## Start Data section
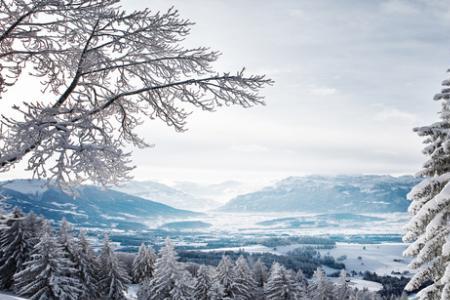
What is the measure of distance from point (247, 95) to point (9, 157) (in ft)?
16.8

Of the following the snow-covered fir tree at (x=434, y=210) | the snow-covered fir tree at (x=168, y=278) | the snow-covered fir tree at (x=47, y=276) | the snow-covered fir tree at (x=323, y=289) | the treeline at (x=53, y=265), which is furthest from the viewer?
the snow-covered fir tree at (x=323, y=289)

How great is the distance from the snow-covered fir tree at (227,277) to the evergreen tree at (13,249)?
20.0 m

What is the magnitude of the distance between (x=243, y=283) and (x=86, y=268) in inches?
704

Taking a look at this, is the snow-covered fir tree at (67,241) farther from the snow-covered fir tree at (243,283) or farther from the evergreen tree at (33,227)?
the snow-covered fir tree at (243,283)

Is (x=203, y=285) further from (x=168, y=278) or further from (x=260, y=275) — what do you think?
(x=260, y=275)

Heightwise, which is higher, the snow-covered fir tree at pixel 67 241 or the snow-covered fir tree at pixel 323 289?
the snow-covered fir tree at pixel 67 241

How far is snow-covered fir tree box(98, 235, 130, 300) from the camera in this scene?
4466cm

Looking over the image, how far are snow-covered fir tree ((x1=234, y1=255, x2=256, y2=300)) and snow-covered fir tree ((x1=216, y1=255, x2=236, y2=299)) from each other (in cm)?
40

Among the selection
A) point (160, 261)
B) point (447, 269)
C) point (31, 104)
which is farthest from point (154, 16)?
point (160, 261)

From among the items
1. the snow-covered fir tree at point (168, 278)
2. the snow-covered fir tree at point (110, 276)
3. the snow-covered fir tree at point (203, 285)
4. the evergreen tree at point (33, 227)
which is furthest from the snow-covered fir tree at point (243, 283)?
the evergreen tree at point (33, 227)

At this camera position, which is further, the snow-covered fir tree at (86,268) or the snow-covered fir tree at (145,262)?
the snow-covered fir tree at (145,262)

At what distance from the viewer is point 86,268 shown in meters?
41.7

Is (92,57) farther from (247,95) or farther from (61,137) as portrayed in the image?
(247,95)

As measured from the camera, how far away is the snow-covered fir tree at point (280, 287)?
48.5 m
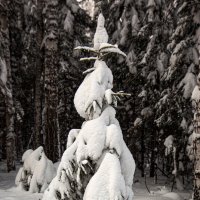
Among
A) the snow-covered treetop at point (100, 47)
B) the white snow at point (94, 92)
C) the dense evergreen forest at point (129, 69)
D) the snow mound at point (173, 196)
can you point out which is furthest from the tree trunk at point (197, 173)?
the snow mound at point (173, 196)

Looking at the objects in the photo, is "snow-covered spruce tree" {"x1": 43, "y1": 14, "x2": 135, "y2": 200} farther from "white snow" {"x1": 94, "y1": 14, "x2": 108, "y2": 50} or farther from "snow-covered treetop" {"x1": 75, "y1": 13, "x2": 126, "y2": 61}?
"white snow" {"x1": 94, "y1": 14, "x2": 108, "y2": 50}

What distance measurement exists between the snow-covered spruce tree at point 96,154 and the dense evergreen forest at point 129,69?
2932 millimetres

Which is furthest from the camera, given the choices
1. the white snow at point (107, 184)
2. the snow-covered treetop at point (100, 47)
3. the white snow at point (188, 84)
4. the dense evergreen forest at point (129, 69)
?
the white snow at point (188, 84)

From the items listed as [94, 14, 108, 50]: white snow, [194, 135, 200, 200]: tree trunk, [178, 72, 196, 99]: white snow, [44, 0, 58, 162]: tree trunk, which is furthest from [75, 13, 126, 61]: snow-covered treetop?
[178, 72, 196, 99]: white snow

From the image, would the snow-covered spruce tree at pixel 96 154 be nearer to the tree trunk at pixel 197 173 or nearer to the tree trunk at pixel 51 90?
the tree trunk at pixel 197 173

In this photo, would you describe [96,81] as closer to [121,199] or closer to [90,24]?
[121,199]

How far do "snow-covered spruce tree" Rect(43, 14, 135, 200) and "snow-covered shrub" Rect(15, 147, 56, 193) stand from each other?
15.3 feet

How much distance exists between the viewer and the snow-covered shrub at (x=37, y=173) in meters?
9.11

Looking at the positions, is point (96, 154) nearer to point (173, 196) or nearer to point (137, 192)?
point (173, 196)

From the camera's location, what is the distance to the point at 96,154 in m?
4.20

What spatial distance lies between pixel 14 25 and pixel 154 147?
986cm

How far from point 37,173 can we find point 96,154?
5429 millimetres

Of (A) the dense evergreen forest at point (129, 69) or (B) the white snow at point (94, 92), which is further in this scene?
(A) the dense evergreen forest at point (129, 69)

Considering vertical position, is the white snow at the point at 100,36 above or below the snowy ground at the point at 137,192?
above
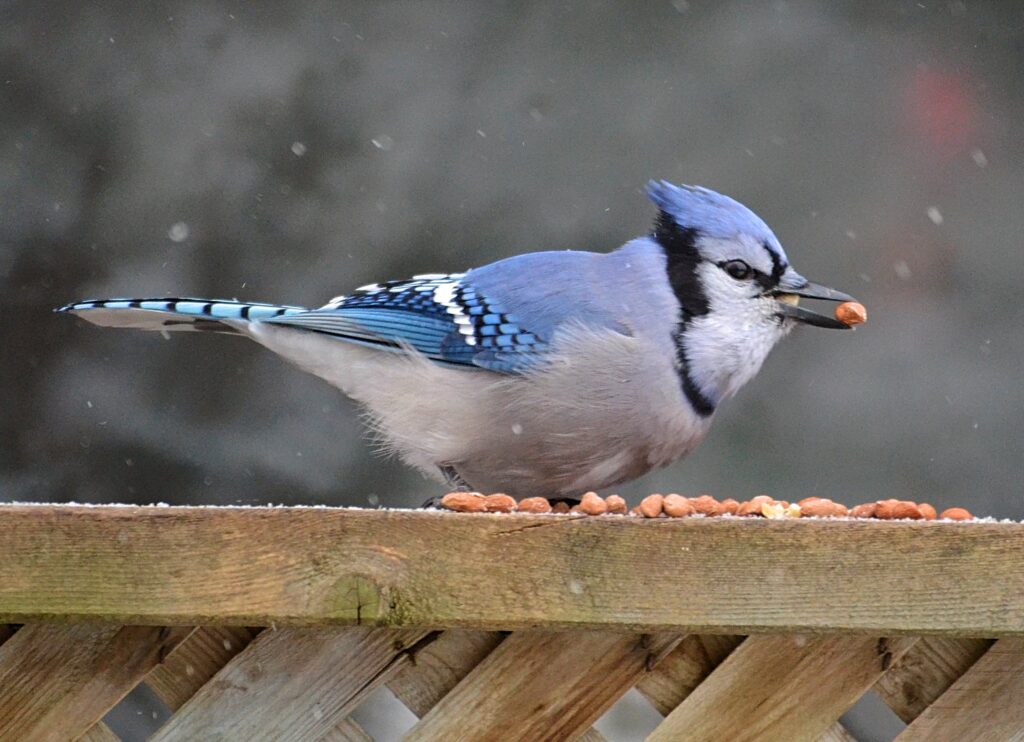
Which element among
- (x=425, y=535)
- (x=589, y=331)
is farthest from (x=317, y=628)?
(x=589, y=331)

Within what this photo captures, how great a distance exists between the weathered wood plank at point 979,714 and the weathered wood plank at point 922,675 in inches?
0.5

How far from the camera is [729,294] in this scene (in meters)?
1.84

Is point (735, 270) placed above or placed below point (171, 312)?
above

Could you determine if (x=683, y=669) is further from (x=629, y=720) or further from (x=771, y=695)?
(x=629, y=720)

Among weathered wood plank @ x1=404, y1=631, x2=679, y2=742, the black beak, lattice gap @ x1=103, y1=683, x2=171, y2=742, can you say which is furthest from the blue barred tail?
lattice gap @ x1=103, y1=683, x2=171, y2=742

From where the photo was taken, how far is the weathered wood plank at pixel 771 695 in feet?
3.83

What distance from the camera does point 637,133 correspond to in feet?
## End Data section
:: Exercise aim ::
Reproduce all of the data above word for word, omitting the pictures.

:: Final result ::
What is the measure of distance from point (247, 95) to point (9, 157) (in ft)?
16.8

Of the following the snow-covered fir tree at (x=434, y=210) | the snow-covered fir tree at (x=168, y=278) | the snow-covered fir tree at (x=47, y=276) | the snow-covered fir tree at (x=323, y=289) | the treeline at (x=53, y=265), which is furthest from the viewer?
the snow-covered fir tree at (x=323, y=289)

How great is the distance from the snow-covered fir tree at (227,277) to the evergreen tree at (13,249)?
20.0 m

What is the magnitude of the distance between (x=243, y=283) and (x=86, y=268) in inches?
704

Taking a look at this, is the snow-covered fir tree at (67,241) farther from the snow-covered fir tree at (243,283) or farther from the evergreen tree at (33,227)?
the snow-covered fir tree at (243,283)

Is (x=203, y=285) further from (x=168, y=278) or further from (x=260, y=275) — what do you think?
(x=260, y=275)

Heightwise, which is higher, the snow-covered fir tree at pixel 67 241 or the snow-covered fir tree at pixel 323 289?
the snow-covered fir tree at pixel 67 241

How far is snow-covered fir tree box(98, 235, 130, 300) from the camera in this scene?
4466cm

Looking over the image, how far are snow-covered fir tree ((x1=234, y1=255, x2=256, y2=300)) and snow-covered fir tree ((x1=216, y1=255, x2=236, y2=299)) from each other (in cm)?
40

Among the selection
A) point (160, 261)
B) point (447, 269)
C) point (31, 104)
which is farthest from point (154, 16)?
point (160, 261)

From among the items
1. the snow-covered fir tree at point (168, 278)
2. the snow-covered fir tree at point (110, 276)
3. the snow-covered fir tree at point (203, 285)
4. the evergreen tree at point (33, 227)
which is furthest from the snow-covered fir tree at point (243, 283)?
the evergreen tree at point (33, 227)

At this camera position, which is further, the snow-covered fir tree at (86,268) or the snow-covered fir tree at (145,262)?
the snow-covered fir tree at (145,262)

At what distance from the viewer is point 86,268 shown in meters?
41.7

Is (92,57) farther from (247,95) or farther from (61,137) as portrayed in the image?
(247,95)

As measured from the camera, how far away is the snow-covered fir tree at point (280, 287)?
48.5 m
Among
A) the snow-covered treetop at point (100, 47)
B) the white snow at point (94, 92)
C) the dense evergreen forest at point (129, 69)
D) the snow mound at point (173, 196)
can you point out which is furthest from the tree trunk at point (197, 173)?
the snow mound at point (173, 196)

Looking at the objects in the photo, is "snow-covered spruce tree" {"x1": 43, "y1": 14, "x2": 135, "y2": 200} farther from "white snow" {"x1": 94, "y1": 14, "x2": 108, "y2": 50} or farther from "snow-covered treetop" {"x1": 75, "y1": 13, "x2": 126, "y2": 61}?
"white snow" {"x1": 94, "y1": 14, "x2": 108, "y2": 50}

What distance measurement exists between the snow-covered spruce tree at point 96,154 and the dense evergreen forest at point 129,69?
2932 millimetres

Which is furthest from the camera, given the choices
1. the white snow at point (107, 184)
2. the snow-covered treetop at point (100, 47)
3. the white snow at point (188, 84)
4. the dense evergreen forest at point (129, 69)
?
the white snow at point (188, 84)

From the items listed as [94, 14, 108, 50]: white snow, [194, 135, 200, 200]: tree trunk, [178, 72, 196, 99]: white snow, [44, 0, 58, 162]: tree trunk, which is furthest from [75, 13, 126, 61]: snow-covered treetop?
[178, 72, 196, 99]: white snow

From the image, would the snow-covered spruce tree at pixel 96 154 be nearer to the tree trunk at pixel 197 173 or nearer to the tree trunk at pixel 51 90?
the tree trunk at pixel 197 173

In this photo, would you describe [96,81] as closer to [121,199] or closer to [90,24]?
[121,199]

How far do "snow-covered spruce tree" Rect(43, 14, 135, 200) and "snow-covered shrub" Rect(15, 147, 56, 193) stand from each other?
15.3 feet

How much distance exists between the viewer and the snow-covered shrub at (x=37, y=173) in meters?
9.11

Looking at the positions, is point (96, 154) nearer to point (173, 196) or nearer to point (137, 192)?
point (173, 196)

From the camera's location, what is the distance to the point at 96,154 in m?
4.20

What spatial distance lies between pixel 14 25 and pixel 154 147?
986cm

How far from point 37,173 can we find point 96,154?
5429 millimetres

Of (A) the dense evergreen forest at point (129, 69) or (B) the white snow at point (94, 92), which is further in this scene?
(A) the dense evergreen forest at point (129, 69)

Considering vertical position, is the white snow at the point at 100,36 above or below the snowy ground at the point at 137,192?
above
Which element among
- (x=425, y=535)
- (x=589, y=331)
is farthest from (x=317, y=628)?
(x=589, y=331)

Within what this photo captures, how great a distance exists between the weathered wood plank at point 979,714 and the weathered wood plank at point 922,675 in inches?
0.5

How far from the camera is [729,294] in this scene (in meters)?
1.84

Is point (735, 270) placed above or placed below point (171, 312)?
above

Could you determine if (x=683, y=669) is further from (x=629, y=720) or further from (x=771, y=695)?
(x=629, y=720)

Among weathered wood plank @ x1=404, y1=631, x2=679, y2=742, the black beak, lattice gap @ x1=103, y1=683, x2=171, y2=742, can you say which is furthest from the blue barred tail?
lattice gap @ x1=103, y1=683, x2=171, y2=742

From where the photo was taken, how far is the weathered wood plank at pixel 771 695 in feet?
3.83

What distance from the camera does point 637,133 correspond to in feet?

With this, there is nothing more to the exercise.